**Exercise requirements**
Change "metal pole" to "steel pole" everywhere it shows up in the lines below, keeping everything else the same. Write the lines out again, leaving out the pictures.

[Lines on where things sit in space]
========================================

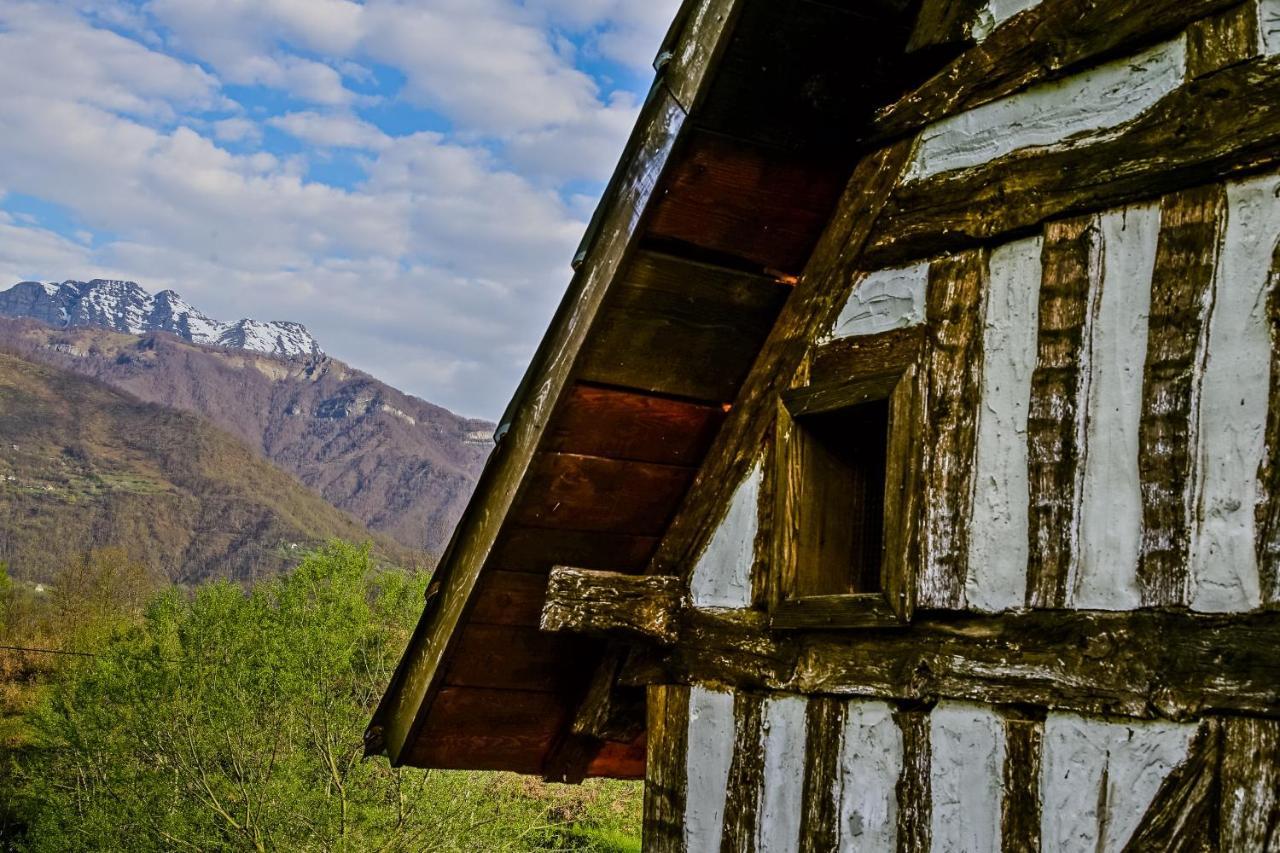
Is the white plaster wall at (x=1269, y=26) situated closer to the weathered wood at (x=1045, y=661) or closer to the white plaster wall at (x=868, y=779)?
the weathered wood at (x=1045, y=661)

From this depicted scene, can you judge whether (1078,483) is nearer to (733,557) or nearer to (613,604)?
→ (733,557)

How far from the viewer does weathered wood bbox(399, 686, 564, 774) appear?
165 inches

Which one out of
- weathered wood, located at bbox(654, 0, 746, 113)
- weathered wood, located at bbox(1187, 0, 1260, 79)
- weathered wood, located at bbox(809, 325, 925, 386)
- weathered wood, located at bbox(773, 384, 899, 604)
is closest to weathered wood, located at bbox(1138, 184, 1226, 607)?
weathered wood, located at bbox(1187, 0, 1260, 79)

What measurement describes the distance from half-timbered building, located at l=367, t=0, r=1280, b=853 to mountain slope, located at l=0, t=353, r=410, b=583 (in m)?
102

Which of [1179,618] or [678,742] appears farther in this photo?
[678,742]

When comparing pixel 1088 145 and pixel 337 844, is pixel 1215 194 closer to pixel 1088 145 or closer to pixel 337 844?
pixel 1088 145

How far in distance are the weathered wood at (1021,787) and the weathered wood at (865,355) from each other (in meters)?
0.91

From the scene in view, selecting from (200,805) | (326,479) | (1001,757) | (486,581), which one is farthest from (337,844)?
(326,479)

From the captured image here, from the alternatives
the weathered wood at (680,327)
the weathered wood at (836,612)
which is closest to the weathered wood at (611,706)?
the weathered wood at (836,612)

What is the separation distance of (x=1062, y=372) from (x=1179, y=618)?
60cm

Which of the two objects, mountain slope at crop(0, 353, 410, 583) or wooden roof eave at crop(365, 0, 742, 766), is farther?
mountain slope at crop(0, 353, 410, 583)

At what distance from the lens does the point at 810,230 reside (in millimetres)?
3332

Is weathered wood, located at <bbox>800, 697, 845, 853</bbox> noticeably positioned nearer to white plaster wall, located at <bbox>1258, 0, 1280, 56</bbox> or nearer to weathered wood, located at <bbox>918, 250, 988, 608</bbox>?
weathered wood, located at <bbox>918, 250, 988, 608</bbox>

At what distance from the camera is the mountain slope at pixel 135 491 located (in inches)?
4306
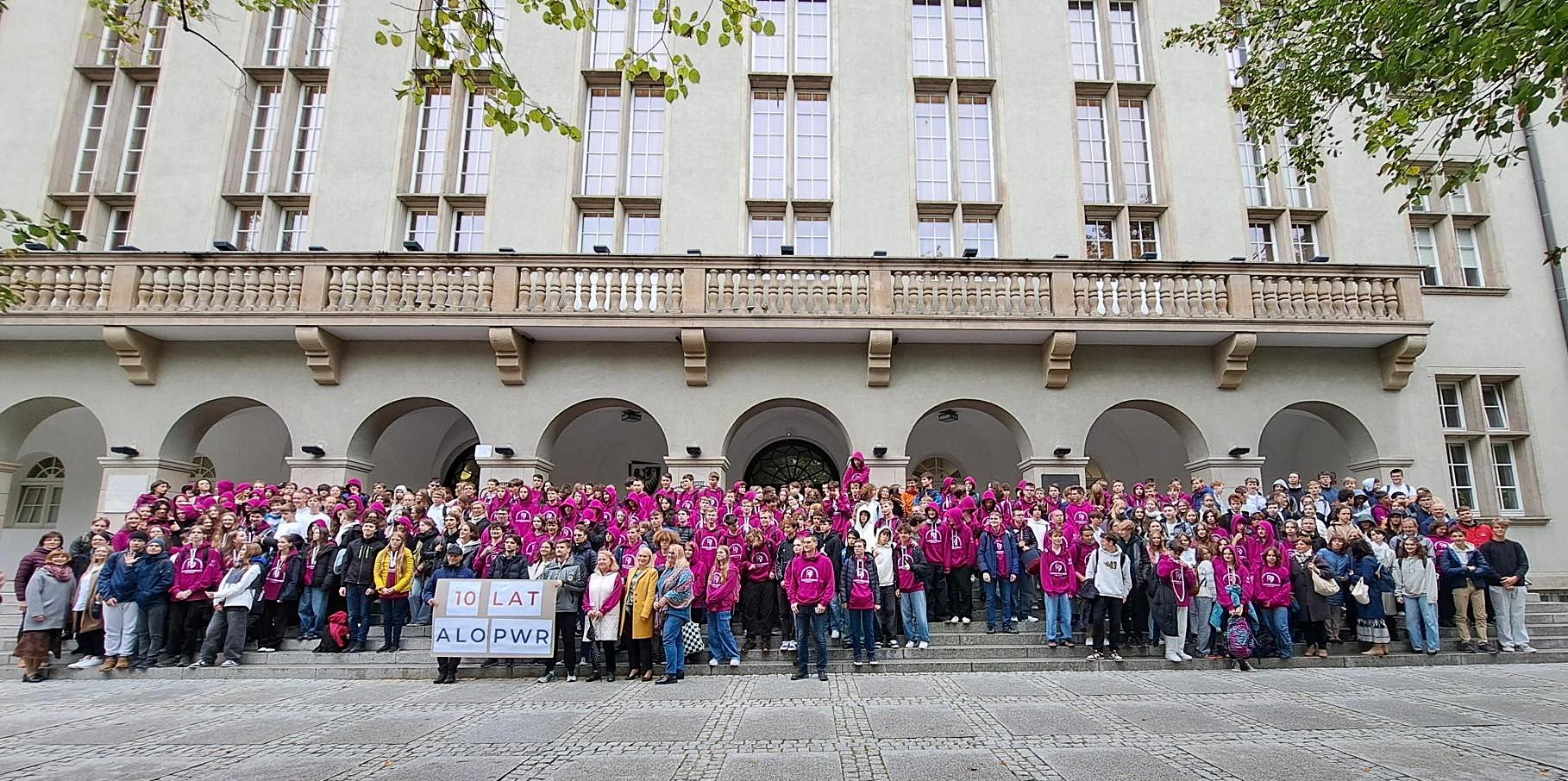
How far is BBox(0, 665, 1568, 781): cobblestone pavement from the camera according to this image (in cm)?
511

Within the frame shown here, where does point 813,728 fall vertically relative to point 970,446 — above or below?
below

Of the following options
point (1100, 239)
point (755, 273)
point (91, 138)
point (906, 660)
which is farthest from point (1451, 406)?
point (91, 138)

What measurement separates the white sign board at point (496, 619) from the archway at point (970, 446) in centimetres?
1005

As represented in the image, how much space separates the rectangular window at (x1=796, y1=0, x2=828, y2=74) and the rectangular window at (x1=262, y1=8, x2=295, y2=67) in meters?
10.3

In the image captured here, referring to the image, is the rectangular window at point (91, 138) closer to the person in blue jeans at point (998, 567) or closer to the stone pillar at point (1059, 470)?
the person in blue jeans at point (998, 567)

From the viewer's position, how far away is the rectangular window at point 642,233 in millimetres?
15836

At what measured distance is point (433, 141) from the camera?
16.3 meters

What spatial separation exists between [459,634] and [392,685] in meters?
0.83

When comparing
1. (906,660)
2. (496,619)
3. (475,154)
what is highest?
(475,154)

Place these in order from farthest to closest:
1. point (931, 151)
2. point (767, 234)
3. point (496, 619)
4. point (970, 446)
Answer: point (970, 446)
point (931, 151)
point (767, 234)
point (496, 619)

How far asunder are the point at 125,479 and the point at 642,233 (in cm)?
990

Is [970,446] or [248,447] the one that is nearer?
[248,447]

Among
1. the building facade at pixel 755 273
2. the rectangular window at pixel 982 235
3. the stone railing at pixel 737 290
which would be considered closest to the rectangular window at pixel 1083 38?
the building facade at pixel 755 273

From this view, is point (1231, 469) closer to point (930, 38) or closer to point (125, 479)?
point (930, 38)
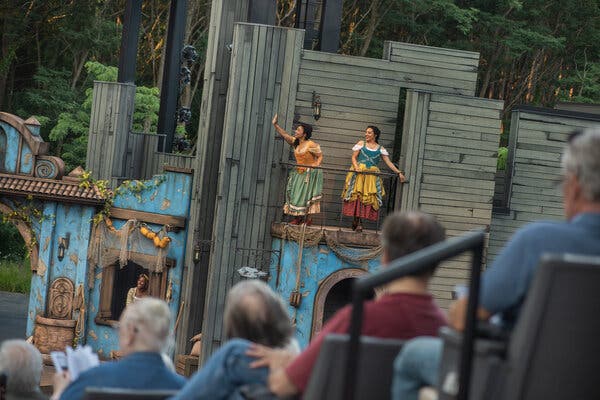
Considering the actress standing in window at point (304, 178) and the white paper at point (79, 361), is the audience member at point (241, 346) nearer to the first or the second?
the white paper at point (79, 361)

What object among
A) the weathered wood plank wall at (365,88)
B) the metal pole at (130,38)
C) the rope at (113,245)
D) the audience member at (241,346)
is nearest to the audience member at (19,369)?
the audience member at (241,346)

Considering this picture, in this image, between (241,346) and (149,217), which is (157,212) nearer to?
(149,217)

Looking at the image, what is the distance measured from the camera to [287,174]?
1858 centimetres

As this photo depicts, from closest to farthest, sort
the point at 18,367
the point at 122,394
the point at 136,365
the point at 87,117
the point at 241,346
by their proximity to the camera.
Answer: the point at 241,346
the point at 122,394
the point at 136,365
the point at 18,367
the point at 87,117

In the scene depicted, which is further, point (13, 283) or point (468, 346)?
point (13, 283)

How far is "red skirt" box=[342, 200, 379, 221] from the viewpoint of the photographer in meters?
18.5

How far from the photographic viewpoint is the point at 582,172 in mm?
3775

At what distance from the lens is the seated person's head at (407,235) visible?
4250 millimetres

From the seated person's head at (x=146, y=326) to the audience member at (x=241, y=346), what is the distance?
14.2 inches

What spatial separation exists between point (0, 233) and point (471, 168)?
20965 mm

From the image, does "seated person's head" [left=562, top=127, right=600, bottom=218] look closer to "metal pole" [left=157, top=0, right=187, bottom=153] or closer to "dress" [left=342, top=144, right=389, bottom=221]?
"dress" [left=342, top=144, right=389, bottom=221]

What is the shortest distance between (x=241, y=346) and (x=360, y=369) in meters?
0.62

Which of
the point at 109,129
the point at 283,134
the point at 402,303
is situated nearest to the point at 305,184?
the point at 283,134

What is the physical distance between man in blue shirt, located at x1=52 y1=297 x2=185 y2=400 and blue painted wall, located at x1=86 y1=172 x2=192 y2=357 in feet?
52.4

========================================

**Task response**
Is the white plaster wall at (x=1269, y=26) situated closer to the weathered wood at (x=1045, y=661) or closer to the white plaster wall at (x=868, y=779)?
the weathered wood at (x=1045, y=661)

From this depicted scene, can you judge whether (1078,483) is nearer to (733,557) or nearer to (613,604)?
→ (733,557)

How far from the viewer does weathered wood bbox(399, 686, 564, 774) appear?
165 inches

Which one out of
- weathered wood, located at bbox(654, 0, 746, 113)
- weathered wood, located at bbox(1187, 0, 1260, 79)
- weathered wood, located at bbox(809, 325, 925, 386)
- weathered wood, located at bbox(773, 384, 899, 604)
is closest to weathered wood, located at bbox(1138, 184, 1226, 607)?
weathered wood, located at bbox(1187, 0, 1260, 79)

What measurement describes the distance from half-timbered building, located at l=367, t=0, r=1280, b=853 to mountain slope, located at l=0, t=353, r=410, b=583 (in m)?
102

Which of [1179,618] or [678,742] appears farther in this photo?
[678,742]

When comparing pixel 1088 145 and pixel 337 844, is pixel 1215 194 closer to pixel 1088 145 or closer to pixel 337 844?
pixel 1088 145

How far in distance are the weathered wood at (1021,787) and the weathered wood at (865,355) from each other (in meters)?
0.91

From the scene in view, selecting from (200,805) | (326,479) | (1001,757) | (486,581), which one is farthest from (337,844)?
(326,479)

From the captured image here, from the alternatives
the weathered wood at (680,327)
the weathered wood at (836,612)
which is closest to the weathered wood at (611,706)?
the weathered wood at (836,612)

What is the separation distance of (x=1062, y=372) from (x=1179, y=618)?
60cm

Which of the two objects, mountain slope at crop(0, 353, 410, 583) or wooden roof eave at crop(365, 0, 742, 766), is farther?
mountain slope at crop(0, 353, 410, 583)

At what distance from the lens does the point at 810,230 reside (in millimetres)?
3332

Is weathered wood, located at <bbox>800, 697, 845, 853</bbox> noticeably positioned nearer to white plaster wall, located at <bbox>1258, 0, 1280, 56</bbox> or nearer to weathered wood, located at <bbox>918, 250, 988, 608</bbox>?
weathered wood, located at <bbox>918, 250, 988, 608</bbox>

At what distance from the camera is the mountain slope at pixel 135 491 located (in inches)?
4306
How far is BBox(0, 665, 1568, 781): cobblestone pavement from the camera according to this image (in cm)?
511

Within the frame shown here, where does point 813,728 fall vertically relative to point 970,446 — above or below?
below

Of the following options
point (1100, 239)
point (755, 273)
point (91, 138)
point (906, 660)
which is farthest from point (1451, 406)?
point (91, 138)

What measurement separates the white sign board at point (496, 619) from the archway at point (970, 446) in centimetres?
1005

As represented in the image, how much space separates the rectangular window at (x1=796, y1=0, x2=828, y2=74) and the rectangular window at (x1=262, y1=8, x2=295, y2=67) in meters?
10.3

In the image captured here, referring to the image, is the rectangular window at point (91, 138) closer to the person in blue jeans at point (998, 567) or closer to the stone pillar at point (1059, 470)?
the person in blue jeans at point (998, 567)

From the viewer's position, how far away is the rectangular window at point 642,233 in millimetres?
15836

At what measured distance is point (433, 141) from the camera?
16.3 meters

What spatial separation exists between [459,634] and [392,685] in meters?
0.83

When comparing
1. (906,660)
2. (496,619)
3. (475,154)
what is highest?
(475,154)

Place these in order from farthest to closest:
1. point (931, 151)
2. point (767, 234)
3. point (496, 619)
4. point (970, 446)
Answer: point (970, 446)
point (931, 151)
point (767, 234)
point (496, 619)

How far asunder are the point at 125,479 and the point at 642,233 (in cm)?
990

Is [970,446] or [248,447] the one that is nearer?
[248,447]

Among
1. the building facade at pixel 755 273
2. the rectangular window at pixel 982 235
3. the stone railing at pixel 737 290
which would be considered closest to the rectangular window at pixel 1083 38?
the building facade at pixel 755 273

From this view, is point (1231, 469) closer to point (930, 38) or closer to point (125, 479)?
point (930, 38)
Considering the actress standing in window at point (304, 178) and the white paper at point (79, 361), is the audience member at point (241, 346) nearer to the first or the second?
the white paper at point (79, 361)

What object among
A) the weathered wood plank wall at (365,88)
B) the steel pole at (130,38)
C) the rope at (113,245)
D) the audience member at (241,346)
is nearest to the audience member at (19,369)?
the audience member at (241,346)

Considering this picture, in this image, between (241,346) and (149,217), which is (157,212) nearer to?
(149,217)

Looking at the image, what is the distance measured from the camera to [287,174]?
1858 centimetres

As this photo depicts, from closest to farthest, sort
the point at 18,367
the point at 122,394
the point at 136,365
the point at 87,117
the point at 241,346
by their proximity to the camera.
Answer: the point at 241,346
the point at 122,394
the point at 136,365
the point at 18,367
the point at 87,117

In the scene depicted, which is further, point (13, 283) or point (468, 346)?
point (13, 283)

How far is "red skirt" box=[342, 200, 379, 221] from the viewpoint of the photographer in meters?
18.5

How far from the photographic viewpoint is the point at 582,172 in mm?
3775

At what distance from the lens is the seated person's head at (407,235) visible?
4250 millimetres

From the seated person's head at (x=146, y=326) to the audience member at (x=241, y=346), what is the distance?
14.2 inches

What spatial separation exists between point (0, 233) and point (471, 168)?
20965 mm

From the image, does "seated person's head" [left=562, top=127, right=600, bottom=218] look closer to "steel pole" [left=157, top=0, right=187, bottom=153] or closer to "dress" [left=342, top=144, right=389, bottom=221]?
"dress" [left=342, top=144, right=389, bottom=221]

What is the shortest distance between (x=241, y=346) and (x=360, y=369) in meters?
0.62

Which of
the point at 109,129
the point at 283,134
the point at 402,303
is situated nearest to the point at 305,184?
the point at 283,134

What is the physical distance between man in blue shirt, located at x1=52 y1=297 x2=185 y2=400 and blue painted wall, located at x1=86 y1=172 x2=192 y2=357 in feet?
52.4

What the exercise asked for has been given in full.